例えば赤竜の化身なら、空も飛べるし戦力としても申し分ないかもしれない。
街内部戦力をまとめるにしても、赤竜の化身と戦う戦力を集め、内部で戦闘など到底無理だろう。
多分戦争時代は、トンネルで力押しにしたのか?白竜が上から攻めたのか?それくらいしか、思いつかない。

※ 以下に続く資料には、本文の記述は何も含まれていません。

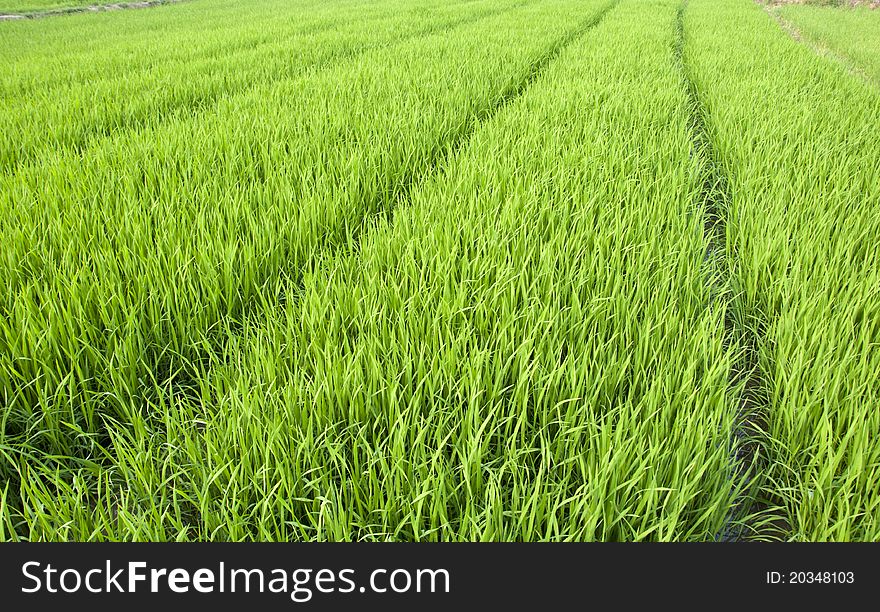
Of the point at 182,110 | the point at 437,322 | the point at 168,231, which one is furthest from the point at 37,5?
the point at 437,322

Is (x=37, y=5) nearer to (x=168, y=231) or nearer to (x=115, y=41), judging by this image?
(x=115, y=41)

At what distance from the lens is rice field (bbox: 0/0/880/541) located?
0.83m

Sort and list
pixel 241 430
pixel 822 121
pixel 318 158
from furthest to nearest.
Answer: pixel 822 121 → pixel 318 158 → pixel 241 430

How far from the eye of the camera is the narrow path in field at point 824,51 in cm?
559

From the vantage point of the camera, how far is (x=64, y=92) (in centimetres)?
362

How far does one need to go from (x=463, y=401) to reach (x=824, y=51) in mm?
9412

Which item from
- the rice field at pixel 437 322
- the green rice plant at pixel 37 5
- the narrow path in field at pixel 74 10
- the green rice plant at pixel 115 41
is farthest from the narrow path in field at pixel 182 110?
the green rice plant at pixel 37 5

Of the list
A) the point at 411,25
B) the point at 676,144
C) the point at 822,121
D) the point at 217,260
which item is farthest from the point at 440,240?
the point at 411,25

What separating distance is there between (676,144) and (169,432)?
245cm

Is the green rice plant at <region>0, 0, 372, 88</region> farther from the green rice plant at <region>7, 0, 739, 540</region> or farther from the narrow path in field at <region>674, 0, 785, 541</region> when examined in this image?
the narrow path in field at <region>674, 0, 785, 541</region>

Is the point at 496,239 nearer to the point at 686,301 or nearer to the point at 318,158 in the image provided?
the point at 686,301

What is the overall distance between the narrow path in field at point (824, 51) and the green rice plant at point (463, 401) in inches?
214

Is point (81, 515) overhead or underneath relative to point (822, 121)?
underneath

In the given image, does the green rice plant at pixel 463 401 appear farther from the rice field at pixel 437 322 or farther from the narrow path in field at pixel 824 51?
the narrow path in field at pixel 824 51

一応、戦力分析が済み自分なりに街の状態を納得できた所で、食事にしよう。
この街の名産は根菜類と葉野菜だ。家畜や蛋白質関連は鶏卵が中心、あとは豆類も少々作っているか?
うぅぅむ……本日は大根だな!
まずは葉っぱを細かく切って、油を引いたフライパンで炒める。味付けはシンプルに塩と生姜だ!
そして、大根の主役である白い根っこ部分!
ここはもう、鶏肉と一緒に炊く他ないだろう!
スープ用の青い瓶、鷹の爪、塩で煮るだけだ。
出汁とかの取り方が分からない自分には、やはり料理長の調味料が万能すぎて助かる。
やや洋風の仕上がりにはなるものの、そもそも材料がシンプルなので、変な味にはならない。
あとはこれで米でもあれば!とも思うが、自分の隊では基本パン。
何しろパン職人志望がいるので、美味しいパンが食べられる。
山に囲まれた、雪の街の木陰でのんびりご飯としよう。あとは【兵舎】で寝るだけだ。